И тем не менее ночами Магистру не спалось. Снотворных он избегал, а водка не помогала. Просто голова становилась тяжелой, чугунной, мысли в ней ворочались вяло и тяжко, но они крутились и крутились все по тому же кругу, будто заезженная кассета… Несколько раз за ночь он поднимался, курил, ложился снова и снова не спал… В голову лезли ненужные воспоминания — о тех, с кем работал когда-то и кого уже давно не было рядом… Он видел, как менялся мир…
Когда-то, еще тридцатипятилетними юнцами, они сидели за бутылкой вдвоем с приятелем, и им казалось, что в жизни они перевидали всякого, и ничего нового уже не увидеть и не испытать… Через год этого приятеля нашли мертвым в собственной квартире, и никто даже толком не потрудился «замазать» совсем уж крайний для здорового мужика диагноз: «острая сердечная недостаточность». Люди сгорали… А во власти они сгорали куда быстрее, чем где бы то ни было; хорошо, если у раздолбая при мантии хватало воображения представить себя историческим деятелем: милый самообман позволял ему продержаться дольше, подпитывал, словно наркотик, — такой же сладкий и такой же разрушительный, как вовремя не схлынувшие детские иллюзии…
Да, детство… Когда-то по телику даже передачка была под таким названием:
«Родом из детства». Или как-то еще… Саму передачку Магистр не помнил, но название упало как-то сразу. Строка из стихотворения, что ли? Помнится, он дважды удивился красоте названий — «Они были смуглые и золотоглазые» Рэя Брэдбери и «Немного солнца в холодной воде» Франсуазы Саган. А в его детстве не было «немного солнца», а была громадная московская коммуналка, замотанная мать, несколько зачитанных до дыр книг на пузатой этажерке и портрет Сталина в светлой ореховой рамке. Знаменитый портрет, где Вождь прикуривает трубку.

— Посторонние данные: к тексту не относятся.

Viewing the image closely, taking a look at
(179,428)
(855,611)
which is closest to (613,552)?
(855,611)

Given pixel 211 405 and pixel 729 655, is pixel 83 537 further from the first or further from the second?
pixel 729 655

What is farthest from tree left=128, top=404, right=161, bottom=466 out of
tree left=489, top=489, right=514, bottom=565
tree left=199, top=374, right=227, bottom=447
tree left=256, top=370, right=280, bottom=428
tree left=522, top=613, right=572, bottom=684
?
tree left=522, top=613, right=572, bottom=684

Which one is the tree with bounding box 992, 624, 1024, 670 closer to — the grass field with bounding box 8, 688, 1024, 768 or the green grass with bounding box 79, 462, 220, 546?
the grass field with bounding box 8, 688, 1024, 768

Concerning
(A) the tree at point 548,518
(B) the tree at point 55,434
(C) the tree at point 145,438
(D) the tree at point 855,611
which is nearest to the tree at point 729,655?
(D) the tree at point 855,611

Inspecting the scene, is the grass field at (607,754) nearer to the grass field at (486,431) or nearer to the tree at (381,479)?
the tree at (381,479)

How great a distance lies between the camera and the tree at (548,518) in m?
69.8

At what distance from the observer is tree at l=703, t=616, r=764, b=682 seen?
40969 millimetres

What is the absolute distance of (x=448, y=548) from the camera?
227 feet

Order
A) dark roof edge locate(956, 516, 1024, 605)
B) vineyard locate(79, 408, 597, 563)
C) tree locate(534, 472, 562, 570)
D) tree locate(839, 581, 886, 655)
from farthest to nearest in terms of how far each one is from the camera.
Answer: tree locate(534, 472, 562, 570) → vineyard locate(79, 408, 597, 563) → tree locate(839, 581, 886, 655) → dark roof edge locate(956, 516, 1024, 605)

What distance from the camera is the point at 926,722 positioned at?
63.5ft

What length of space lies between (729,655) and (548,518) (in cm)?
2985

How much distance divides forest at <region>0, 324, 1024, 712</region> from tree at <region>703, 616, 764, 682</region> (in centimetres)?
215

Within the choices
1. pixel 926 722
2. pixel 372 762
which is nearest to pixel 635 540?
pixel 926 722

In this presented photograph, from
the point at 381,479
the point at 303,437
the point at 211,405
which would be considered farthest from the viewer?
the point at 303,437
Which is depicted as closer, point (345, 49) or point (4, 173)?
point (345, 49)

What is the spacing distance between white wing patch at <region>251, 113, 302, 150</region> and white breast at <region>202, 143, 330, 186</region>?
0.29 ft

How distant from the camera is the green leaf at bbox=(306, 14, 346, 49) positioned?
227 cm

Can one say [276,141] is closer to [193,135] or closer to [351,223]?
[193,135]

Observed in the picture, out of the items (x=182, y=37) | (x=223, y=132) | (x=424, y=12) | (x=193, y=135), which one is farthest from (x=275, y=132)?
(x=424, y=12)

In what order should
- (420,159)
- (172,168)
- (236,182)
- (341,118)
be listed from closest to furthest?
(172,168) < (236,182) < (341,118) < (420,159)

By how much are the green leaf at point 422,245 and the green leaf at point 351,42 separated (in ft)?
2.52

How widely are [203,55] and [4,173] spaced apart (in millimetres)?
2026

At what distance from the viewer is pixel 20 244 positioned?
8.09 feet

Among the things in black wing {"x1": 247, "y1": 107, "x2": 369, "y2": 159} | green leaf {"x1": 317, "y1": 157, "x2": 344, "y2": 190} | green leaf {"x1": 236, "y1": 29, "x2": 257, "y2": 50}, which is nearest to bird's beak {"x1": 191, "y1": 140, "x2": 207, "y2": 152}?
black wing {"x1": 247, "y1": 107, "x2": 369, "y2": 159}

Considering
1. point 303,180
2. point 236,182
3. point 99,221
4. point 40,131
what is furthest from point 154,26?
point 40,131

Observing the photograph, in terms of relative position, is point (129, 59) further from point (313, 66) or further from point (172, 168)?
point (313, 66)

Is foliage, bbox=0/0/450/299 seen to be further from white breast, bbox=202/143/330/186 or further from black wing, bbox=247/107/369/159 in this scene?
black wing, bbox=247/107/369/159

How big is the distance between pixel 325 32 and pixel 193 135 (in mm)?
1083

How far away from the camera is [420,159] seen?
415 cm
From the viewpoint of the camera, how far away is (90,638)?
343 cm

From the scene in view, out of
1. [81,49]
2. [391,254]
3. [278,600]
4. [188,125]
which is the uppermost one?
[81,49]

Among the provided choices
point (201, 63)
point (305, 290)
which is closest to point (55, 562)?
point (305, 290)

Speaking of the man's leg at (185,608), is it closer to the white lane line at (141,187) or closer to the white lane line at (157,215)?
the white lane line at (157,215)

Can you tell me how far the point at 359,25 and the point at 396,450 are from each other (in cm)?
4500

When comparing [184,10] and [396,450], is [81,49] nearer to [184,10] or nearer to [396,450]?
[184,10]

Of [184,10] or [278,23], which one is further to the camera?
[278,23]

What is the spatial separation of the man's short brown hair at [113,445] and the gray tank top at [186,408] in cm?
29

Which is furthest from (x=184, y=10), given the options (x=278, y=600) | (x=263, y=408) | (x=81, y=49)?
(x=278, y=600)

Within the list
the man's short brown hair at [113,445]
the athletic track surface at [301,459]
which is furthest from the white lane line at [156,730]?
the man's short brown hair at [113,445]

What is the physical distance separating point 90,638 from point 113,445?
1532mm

Именно с ним и были связаны все его воспоминания при слове «отец». Он не помнил никаких репрессий тридцать седьмого, но помнил задерганного, скрипящего кожей ремней дядю Гену из дома напротив, при появлении которого вся их многоголосая квартирка замирала… Пацана выпроваживали гулять, дядя Гена помогал матери «по хозяйству». Когда мальчик возвращался, дядя Гена был уже хорошо навеселе, дымил папиросой, угощал его сладостями… А как-то…
В соседней комнате жил с женой дядя Саша, длинный, как ходульная верста, врач-патологоанатом. Был он человеком пьющим, но пил тихо, к его шарканью по утрам, красным глазам, трясущимся рукам, когда он, не завтракая, торопился еще затемно на работу, все привыкли. Мальчик помнил: руки у него были необычно сильные, будто литые, словно он не трупы резал, а металлические прутья гнул. Но раз в три месяца тихий выпивоха запивал вкрутую, влютую. Вечером ему старались не попадаться, мог и врезать… И как-то — дал раза мужику из соседнего дома, которого сам же и привел, да что-то, видно, не поделили — врезал, что громадный, в три обхвата мужик мешком повалился на пол да так и лежал с полчаса — водой отливали, как прочухался. Но несмотря на выкрутасы, дядю Сашу в доме охотно терпели: мужик — какая ни есть, а сила.
А в один запойный день дядя Саша на полном взводе гомонил в коридоре; материн хахаль был у них, встал, пошел урезонивать… Что такое врач сказал дяде Гене, мальчик не знал; тот вдруг вернулся в их комнату, надел китель, подпоясался ремнями… Дяде Саше вроде все было по винтам, но когда дядя Гена строго к нему подошел… Мальчик думал — щас врежет, и отлетит тот Гена до самой стены, на которой висел девчоночий велосипед… Но… Дядя Гена тихо так сказал несколько слов, и здоровенного доктора словно к земле прибило: стал он будто и ростом ниже, и старше… Весь дом забился по комнатам, только и слышен был скрип ремней и кожи, когда дядя Гена одевался, а мать что-то горячо нашептывала ему на ухо…
Дядю Сашу стало не видно и не слышно. Приходя с работы, он забивался где-то в своей комнате и даже в туалет ходил суетливо, словно боялся кого потревожить…
Клара Леопольдовна, сухонькая старушонка, ехидно замечала ему вслед:
— Что, разосрался, матерщинник? То-то будешь знать, как власть обкладывать! Заберут тебя ужо, заберут… Власть заберет!.. — и грозила сухоньким желтым пальчиком.